Description of the task: In the records that follow, find each line containing "element" and copy it.

Provided records:
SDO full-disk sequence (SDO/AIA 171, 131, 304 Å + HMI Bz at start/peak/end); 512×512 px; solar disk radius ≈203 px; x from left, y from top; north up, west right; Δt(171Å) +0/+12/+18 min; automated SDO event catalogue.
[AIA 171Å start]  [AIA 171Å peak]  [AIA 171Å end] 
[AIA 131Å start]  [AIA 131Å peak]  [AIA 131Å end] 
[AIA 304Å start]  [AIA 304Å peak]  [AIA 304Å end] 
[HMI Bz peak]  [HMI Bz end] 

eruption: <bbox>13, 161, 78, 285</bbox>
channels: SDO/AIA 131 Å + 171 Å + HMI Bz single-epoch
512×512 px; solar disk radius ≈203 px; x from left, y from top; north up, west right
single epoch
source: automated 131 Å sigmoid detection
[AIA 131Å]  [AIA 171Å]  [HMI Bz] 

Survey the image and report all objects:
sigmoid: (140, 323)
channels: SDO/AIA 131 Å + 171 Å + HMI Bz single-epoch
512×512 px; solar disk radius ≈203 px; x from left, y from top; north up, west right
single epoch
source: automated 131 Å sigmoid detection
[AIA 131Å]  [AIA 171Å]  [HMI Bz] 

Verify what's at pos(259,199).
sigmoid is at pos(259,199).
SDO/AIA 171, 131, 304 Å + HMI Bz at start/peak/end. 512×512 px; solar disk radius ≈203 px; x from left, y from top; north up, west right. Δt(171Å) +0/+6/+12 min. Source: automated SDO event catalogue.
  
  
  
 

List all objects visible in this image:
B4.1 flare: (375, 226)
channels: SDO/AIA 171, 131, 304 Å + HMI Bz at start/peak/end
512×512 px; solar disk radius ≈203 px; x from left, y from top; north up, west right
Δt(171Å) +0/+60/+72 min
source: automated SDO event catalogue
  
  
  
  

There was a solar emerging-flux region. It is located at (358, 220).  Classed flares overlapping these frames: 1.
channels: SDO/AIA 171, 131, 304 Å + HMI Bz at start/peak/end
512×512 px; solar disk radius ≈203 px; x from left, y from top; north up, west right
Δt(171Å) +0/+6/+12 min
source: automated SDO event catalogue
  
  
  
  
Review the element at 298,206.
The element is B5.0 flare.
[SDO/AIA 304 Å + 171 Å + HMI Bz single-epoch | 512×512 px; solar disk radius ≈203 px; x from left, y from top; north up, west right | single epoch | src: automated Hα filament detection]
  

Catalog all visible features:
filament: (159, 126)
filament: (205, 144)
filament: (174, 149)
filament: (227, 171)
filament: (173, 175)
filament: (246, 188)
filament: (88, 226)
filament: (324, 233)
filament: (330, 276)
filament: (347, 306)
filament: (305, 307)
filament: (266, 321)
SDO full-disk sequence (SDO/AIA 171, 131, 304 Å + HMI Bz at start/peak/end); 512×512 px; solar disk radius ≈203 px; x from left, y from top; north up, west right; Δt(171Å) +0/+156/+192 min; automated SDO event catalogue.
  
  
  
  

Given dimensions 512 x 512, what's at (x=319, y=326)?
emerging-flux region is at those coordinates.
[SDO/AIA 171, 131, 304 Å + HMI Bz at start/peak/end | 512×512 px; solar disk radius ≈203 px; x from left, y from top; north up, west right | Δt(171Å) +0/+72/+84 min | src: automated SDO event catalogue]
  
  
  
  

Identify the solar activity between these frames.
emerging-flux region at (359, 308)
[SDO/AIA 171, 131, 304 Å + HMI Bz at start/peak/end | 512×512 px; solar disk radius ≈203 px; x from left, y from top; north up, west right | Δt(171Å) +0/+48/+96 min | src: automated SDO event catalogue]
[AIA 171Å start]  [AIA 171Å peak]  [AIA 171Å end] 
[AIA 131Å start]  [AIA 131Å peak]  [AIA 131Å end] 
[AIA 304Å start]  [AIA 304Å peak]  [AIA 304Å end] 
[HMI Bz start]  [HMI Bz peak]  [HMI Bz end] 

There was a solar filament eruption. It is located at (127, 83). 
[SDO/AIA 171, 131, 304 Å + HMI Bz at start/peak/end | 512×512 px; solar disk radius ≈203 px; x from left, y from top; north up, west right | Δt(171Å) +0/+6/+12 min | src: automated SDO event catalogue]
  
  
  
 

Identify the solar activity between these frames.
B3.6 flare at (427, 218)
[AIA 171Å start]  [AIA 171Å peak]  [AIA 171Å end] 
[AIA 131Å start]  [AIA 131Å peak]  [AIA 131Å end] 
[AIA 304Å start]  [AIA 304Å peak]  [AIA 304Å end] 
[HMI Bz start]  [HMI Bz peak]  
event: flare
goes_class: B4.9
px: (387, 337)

Task answer:
Review the element at 298,206.
The element is B5.0 flare.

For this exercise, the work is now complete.